§ **How to complete this task**
Answer from the text on code that reads like sentences:
1. According to the text, why does PostScript have postfix functions?
2. What syntax is given for the `wtf' command?
3. In the Java example, what value is the constant BY_100 set to?

§ **Text for analysis**
+++

PostScript has postfix functions, due to its nature as a stack-oriented language.


I've always held that if you name your methods and variables right, many lines of code can be read as sentences.

When describing the fetchmail config syntax, ESR commented that you should be weary of making something too much like natural language and too complex, but that he added certain optional tokens that get filtered out to make the syntax more readable.

Like the `wtf' command (from BSD?). It tells you what something means. The syntax is "wtf [is] <acronym>". To a unixhead, the is isn't necessary, but it makes the command read like a sentence.

If I'm willing to add in those little words, I find the best lines of code will read like a sentence

  if (foo.equals(bar)) { /* then */
    ...
or

  mv file [to] newname


I do that sometimes with java code. My support guys have given me some "thanks, your code is easy to read" type emails occasionally. Good naming helps, although some consider it overly verbose. To wit:

    public static final BigDecimal BY_100 = new BigDecimal("100.00");
    ...
    BigDecimal amountInDollars = amountInCents.divide(BY_100);
Sometimes I do it just for my own amusement, too.


The source is almost as interesting as the language. Craziest HTML I have ever seen render so nicely. It's a self-modifying Perl program.

+++

§ **Source material**
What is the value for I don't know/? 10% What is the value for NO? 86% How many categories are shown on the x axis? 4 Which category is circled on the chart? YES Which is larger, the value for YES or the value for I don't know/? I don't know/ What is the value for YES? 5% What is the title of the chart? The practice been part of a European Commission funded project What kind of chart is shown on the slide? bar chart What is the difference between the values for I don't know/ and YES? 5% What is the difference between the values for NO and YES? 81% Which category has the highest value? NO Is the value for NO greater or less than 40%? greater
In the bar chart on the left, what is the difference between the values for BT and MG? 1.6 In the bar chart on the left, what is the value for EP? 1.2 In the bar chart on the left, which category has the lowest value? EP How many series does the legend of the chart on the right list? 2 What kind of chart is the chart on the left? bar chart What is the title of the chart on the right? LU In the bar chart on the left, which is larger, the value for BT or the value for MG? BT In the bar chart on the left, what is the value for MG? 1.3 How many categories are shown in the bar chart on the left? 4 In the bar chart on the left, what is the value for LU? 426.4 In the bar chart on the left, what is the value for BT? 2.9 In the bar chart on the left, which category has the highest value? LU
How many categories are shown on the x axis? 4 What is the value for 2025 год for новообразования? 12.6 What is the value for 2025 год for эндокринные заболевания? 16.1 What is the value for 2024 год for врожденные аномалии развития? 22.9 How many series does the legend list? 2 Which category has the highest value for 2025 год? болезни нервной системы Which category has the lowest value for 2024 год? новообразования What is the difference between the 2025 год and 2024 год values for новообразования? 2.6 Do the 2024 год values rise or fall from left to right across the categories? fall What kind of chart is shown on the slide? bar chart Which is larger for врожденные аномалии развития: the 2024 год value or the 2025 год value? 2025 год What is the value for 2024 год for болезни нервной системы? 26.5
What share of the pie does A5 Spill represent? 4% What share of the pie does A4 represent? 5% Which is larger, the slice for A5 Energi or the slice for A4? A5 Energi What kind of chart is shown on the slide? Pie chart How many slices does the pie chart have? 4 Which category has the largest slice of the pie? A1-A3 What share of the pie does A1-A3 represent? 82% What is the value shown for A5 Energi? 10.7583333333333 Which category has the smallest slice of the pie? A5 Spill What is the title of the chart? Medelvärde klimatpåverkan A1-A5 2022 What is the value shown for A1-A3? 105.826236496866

+++

§ **Reply**
1. PostScript is a stack-oriented language.
2. "wtf [is] <acronym>"
3. A BigDecimal of "100.00"